Futurum Group's coverage of the launch drove the point home: "When agents ingest static, developer-defined schemas bereft of business context, they frequently hallucinate complex joins and query deprecated tables." That's not a theoretical risk. It's measured.
The catalyst for the conversation was Miro. The collaborative whiteboard company's data team publicly reported that AI agents, pointed at their warehouse with only a schema, hallucinated joins or used deprecated relationships on more than 65% of complex multi-table queries. Miro didn't publish its fix in detail, but their data team pointed at query history as the missing ingredient.
It's worth pausing on the number. Two out of three agent-generated joins on a real production warehouse are wrong. That means any AI-powered analytics product shipping today without grounding is shipping broken — and most of them are.

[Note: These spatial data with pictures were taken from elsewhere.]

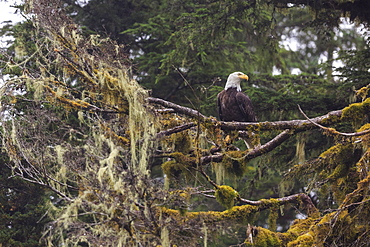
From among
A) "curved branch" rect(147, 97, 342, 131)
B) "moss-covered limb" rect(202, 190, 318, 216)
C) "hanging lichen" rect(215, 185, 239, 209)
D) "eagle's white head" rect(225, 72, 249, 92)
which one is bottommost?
"moss-covered limb" rect(202, 190, 318, 216)

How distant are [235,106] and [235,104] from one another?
0.04 m

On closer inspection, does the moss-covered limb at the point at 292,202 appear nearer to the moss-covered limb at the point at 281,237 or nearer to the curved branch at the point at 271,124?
the moss-covered limb at the point at 281,237

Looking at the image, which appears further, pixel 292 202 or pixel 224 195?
pixel 292 202

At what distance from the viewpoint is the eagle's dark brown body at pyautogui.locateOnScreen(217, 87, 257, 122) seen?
8.98 metres

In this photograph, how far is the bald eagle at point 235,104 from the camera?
8984 mm

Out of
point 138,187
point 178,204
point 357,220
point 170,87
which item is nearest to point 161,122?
point 178,204

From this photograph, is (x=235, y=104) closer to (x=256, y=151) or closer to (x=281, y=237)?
(x=256, y=151)

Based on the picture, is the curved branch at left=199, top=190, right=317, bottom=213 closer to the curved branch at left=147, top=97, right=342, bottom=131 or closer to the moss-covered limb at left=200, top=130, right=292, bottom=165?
the moss-covered limb at left=200, top=130, right=292, bottom=165

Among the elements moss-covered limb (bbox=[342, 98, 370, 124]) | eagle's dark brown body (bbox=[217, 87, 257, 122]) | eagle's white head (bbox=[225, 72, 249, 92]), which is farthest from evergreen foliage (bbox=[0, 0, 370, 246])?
eagle's dark brown body (bbox=[217, 87, 257, 122])

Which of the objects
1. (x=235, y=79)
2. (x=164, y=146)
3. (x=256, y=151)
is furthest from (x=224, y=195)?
(x=235, y=79)

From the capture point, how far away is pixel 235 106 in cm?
913

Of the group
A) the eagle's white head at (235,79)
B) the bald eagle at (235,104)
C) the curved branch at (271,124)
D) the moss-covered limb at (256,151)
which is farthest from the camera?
the eagle's white head at (235,79)

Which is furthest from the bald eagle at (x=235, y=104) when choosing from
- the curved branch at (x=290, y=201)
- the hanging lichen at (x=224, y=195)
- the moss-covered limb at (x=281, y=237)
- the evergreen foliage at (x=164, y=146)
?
the hanging lichen at (x=224, y=195)

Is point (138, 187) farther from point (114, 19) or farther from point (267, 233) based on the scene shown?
point (114, 19)
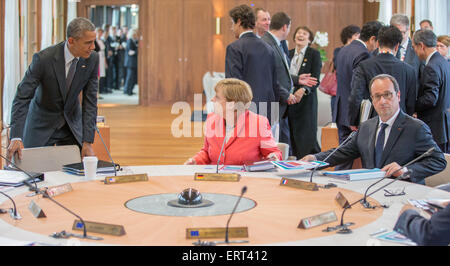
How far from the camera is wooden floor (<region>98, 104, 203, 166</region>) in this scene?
757 cm

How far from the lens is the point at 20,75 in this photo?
29.4ft

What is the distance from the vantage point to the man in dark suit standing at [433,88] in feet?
16.2

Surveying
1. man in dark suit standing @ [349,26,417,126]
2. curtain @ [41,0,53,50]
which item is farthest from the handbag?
curtain @ [41,0,53,50]

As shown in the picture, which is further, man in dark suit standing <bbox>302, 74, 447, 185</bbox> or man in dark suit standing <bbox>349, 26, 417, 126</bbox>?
man in dark suit standing <bbox>349, 26, 417, 126</bbox>

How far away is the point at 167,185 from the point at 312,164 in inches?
31.9

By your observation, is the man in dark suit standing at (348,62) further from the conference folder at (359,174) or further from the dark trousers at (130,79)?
the dark trousers at (130,79)

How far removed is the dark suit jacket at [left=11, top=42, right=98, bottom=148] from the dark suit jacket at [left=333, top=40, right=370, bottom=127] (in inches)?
96.0

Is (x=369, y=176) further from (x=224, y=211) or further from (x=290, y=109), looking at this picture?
(x=290, y=109)

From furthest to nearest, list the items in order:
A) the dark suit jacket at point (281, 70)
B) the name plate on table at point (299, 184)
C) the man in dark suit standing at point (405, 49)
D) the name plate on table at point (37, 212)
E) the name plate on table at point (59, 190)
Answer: the dark suit jacket at point (281, 70)
the man in dark suit standing at point (405, 49)
the name plate on table at point (299, 184)
the name plate on table at point (59, 190)
the name plate on table at point (37, 212)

The "8x" in the headline refers to a separate problem: when an agent doesn't know which table to hit, it pulls from the most permissive source available — usually the lakehouse. Lakehouse queries without proper predicates scan massive files and run on much more expensive compute than warehouse queries with clean joins. The cumulative cost across thousands of agent-driven queries is the kind of line item that gets a CFO's attention within a quarter.
This is the routing gap DataHub's Context Intelligence is targeting. By showing the agent which tables are typically joined, in which order, and with which filter patterns, the system reduces the chance an agent falls back to "scan everything" mode.
I've been saying this since 2024: a 1M-context model with zero context is still dumber than a 200K-context model with the right one. The DataHub launch is the first productized admission that static schemas are dead for agent work. If you're building analytics AI in 2026, your agent's "memory" needs to be the actual query log of the humans who knew what they were doing. Anything less is hallucination as a service.
The hard truth: most companies don't have a query log. They have a query relic — a partial warehouse query_history table from Snowflake, a dbt run log, a Looker audit table, and a bunch of tribal knowledge in senior analysts' heads. DataHub, Atlan, and the rest of the metadata vendors are going to make a fortune stitching these together over the next 18 months.
AI agents hallucinating joins at a 65% clip is a 2026 baseline, not an edge case. DataHub's Context Intelligence, mining your SQL query history, is the first real product to fix it — and the lakehouse routing gap it closes is worth 8x in compute spend.